For most of its 19-year history, Kenny Blank’s vision as the executive director has helped make the Atlanta Jewish Film Festival one of the most important cultural events in this part of America.
This year the festival will once again present a broad program of excellent films, backed by authoritative introductory speakers and informative panel discussions.
Blank spoke to the AJT recently at the AJFF’s newest theatrical venue, in the Sandy Spring Performing Arts Center, about how this large and complex program is shaped, and about its direction, going forward.
AJT: How do you make your decisions about what’s in and what’s out in the festival schedule?
Blank: The process itself involves six months of pre-screening entries from around the world, some 700 submissions. The volunteers on the screening committee weigh in with their feedback. The evaluation process is invaluable in helping us judge how a film is going to resonate with a real audience, not with elite critics or a panel of expert judges, but with everyday movie lovers. And we ask ourselves: Does a particular film deal with a timely topic, something ripped from the headlines? Is there an outreach opportunity to explore the intersection of Jewish life with the LGBT community, the Muslim community, interfaith, all different sorts of constituencies? We look at those different considerations and try to create a well-rounded program, and by well-rounded, meaning, not too much of the same subject or the same style of filmmaking.
AJT: It sounds like an exhausting job.
Blank: It’s doesn’t seem difficult because it’s just fun to me. Who can complain about such a wonderful professional opportunity to do what you love? I love film and I come from a journalism background. This is like the merging of both of those things and it’s so rewarding to present these films and then see how the audience responds. That, to me, is the payoff at the end, to be in the theater as people are coming out of the film and see whether they loved it or hated it or are asking questions about it or are confused by it or were challenged by it. I mean nowadays there are still few things that actually move us. We’ve become so jaded and cynical, but art can still provoke people and get them thinking, and that’s what’s exciting for me.
AJT: What would you say, for you personally, are some of this year’s highlights?
Blank: Well certainly the biggest highlight is this glorious space of the new Sandy Springs Performing Arts Center at City Springs. We’re very excited after, as we say, being Jews wandering the desert for years and years, we finally found the Promised Land here at City Springs.

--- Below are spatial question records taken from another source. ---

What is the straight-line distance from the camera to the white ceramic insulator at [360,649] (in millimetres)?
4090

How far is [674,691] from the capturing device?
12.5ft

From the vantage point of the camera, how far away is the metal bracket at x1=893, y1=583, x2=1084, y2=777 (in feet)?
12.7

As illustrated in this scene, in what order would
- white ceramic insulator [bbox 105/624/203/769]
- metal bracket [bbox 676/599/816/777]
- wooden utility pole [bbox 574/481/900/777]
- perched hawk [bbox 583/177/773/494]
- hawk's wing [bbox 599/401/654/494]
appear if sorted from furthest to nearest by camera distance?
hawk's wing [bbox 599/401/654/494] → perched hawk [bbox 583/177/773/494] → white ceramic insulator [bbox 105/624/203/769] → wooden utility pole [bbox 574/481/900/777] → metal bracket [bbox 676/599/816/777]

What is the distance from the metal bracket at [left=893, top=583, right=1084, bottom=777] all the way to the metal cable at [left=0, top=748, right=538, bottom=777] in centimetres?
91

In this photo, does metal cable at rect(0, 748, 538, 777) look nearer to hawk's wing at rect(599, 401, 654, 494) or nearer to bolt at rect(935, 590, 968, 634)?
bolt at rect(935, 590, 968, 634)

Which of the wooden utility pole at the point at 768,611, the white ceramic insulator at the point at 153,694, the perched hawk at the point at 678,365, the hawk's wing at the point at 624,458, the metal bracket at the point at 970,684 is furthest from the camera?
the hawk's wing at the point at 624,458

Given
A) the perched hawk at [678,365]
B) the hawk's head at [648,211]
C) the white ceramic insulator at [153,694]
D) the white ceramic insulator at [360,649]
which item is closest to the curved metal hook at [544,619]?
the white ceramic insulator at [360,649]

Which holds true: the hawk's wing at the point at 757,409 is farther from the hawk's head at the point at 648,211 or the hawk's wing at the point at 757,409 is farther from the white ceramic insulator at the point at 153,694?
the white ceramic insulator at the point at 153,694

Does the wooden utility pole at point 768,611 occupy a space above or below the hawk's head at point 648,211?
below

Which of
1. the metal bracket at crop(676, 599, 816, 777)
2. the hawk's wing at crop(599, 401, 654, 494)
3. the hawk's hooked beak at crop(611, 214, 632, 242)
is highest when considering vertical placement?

Our biggest challenge as a film festival is this industry trend of commercial theaters downsizing and putting in luxury seats and other amenities to try to get people out of their homes. But for a film festival, where you have huge demand and you’re trying to accommodate a large number of people, that industry trend was not in our favor, so more and more we were seeing theaters shrinking, and we were struggling to find ways to accommodate everyone who wanted to come. Now we have this glorious, 1,000-seat, spectacular, state-of-the-art, luxuriously appointed theater, which I think is just going to open up all kinds of capacity and access to the festival.
AJT: You’ve done so much in the last year, with the AJFF on Campus, AJFF Selects programs, Cinebash, and now this festival. What’s next?
Blank: We’re very conscious of the fact that we have a big milestone anniversary coming up in 2020, which will be the 20th anniversary of the festival. So, I think a lot of our focus in this coming year is going to be to figure out how we can best recognize that anniversary and that 20th milestone.
I think the American Jewish Committee, which grew and nurtured the festival for so long, five years ago sort of set us free to let us grow on our own. That independence has given us the opportunity to start doing a kind of long-term visioning and to experiment with some different kinds of programs that may embrace other art forms as well as film.
AJT: More and more the film experience is based in the home, with companies like Amazon and Netflix having an important influence. Is the habit of movie going dying?
Blank: We, as human beings, absolutely still need this cinematic storytelling opportunity, and that can really only be best experienced when you experience that with an audience in a theater. I think people still crave that human connection. So yes, the technology may change, the format may change. There may be some changes in the industry that change the viewer experience a little bit, but I think, ultimately, the need to share and connect with others in an audience, in a movie theater, will continue.